What they found is that people who did not see any minimum payment number desired to pay a higher amount of their balance — significantly more than 2% — whereas people who were shown the minimum payment number were inclined to pay closer to 2% (meaning they’d be in debt longer).
We can speculate that this is because the 2% amount acts as an anchor in determining what you consider a “reasonable” payment to be.
Maybe you had planned to pay off the balance in 6 months, but since the bank is only asking you for 2% on your credit card statement, you figure that’s the right course of action. After all, they’re your bank, they must know what’s appropriate for you, right?

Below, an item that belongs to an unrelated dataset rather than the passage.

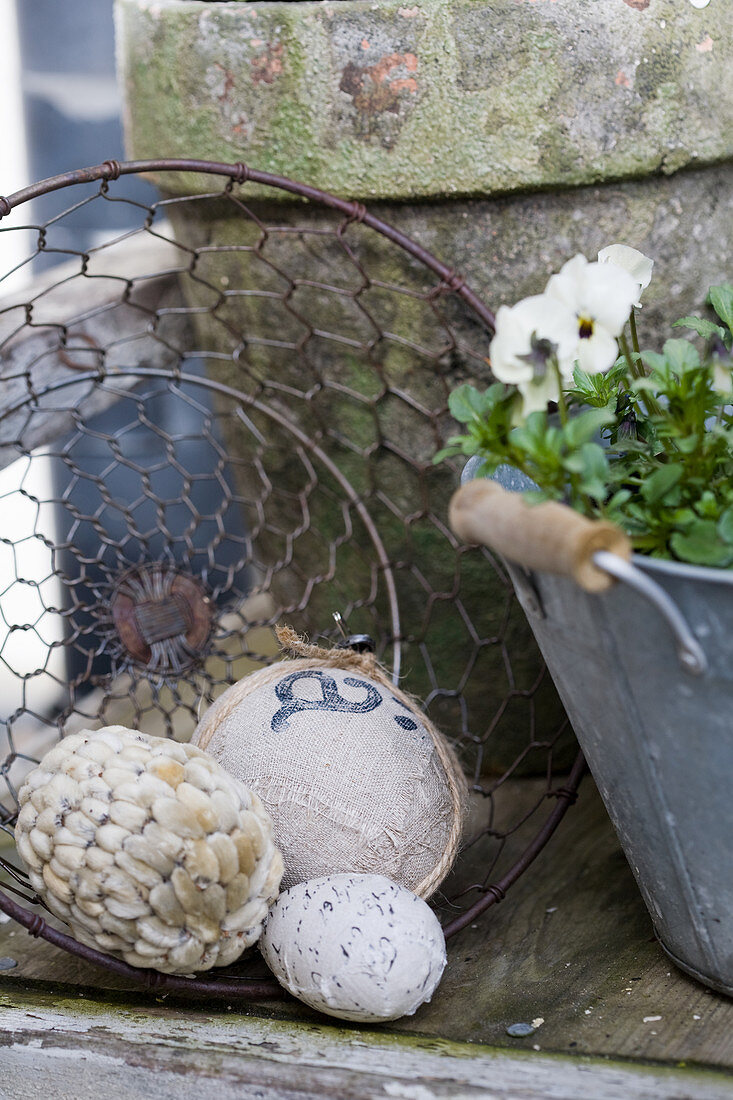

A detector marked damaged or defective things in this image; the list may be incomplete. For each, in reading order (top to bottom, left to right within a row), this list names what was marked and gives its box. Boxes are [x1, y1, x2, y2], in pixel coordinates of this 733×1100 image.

rusty wire rim [0, 159, 581, 1003]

And that’s how you become the proverbial frog in a pot of boiling water. You wouldn’t allow the bank to take $1,000 or $5,000 or $10,000 in interest payments from you in one day, but by convincing you to succumb to the minimum payments myth they quietly take that much from you over the course of several years. It happens so gradually that you might barely notice until it’s too late.
What You Can Do About It?
You need to fight this inclination to pay only minimum payments. Add up the dollar amount of the interest you will be paying over the life of the payback period. Realize that all that interest will be coming out of your pocket for no good reason. Ignore the minimum payment, double or triple it and send that amount in every month. Get the thing paid off and don't be a frog.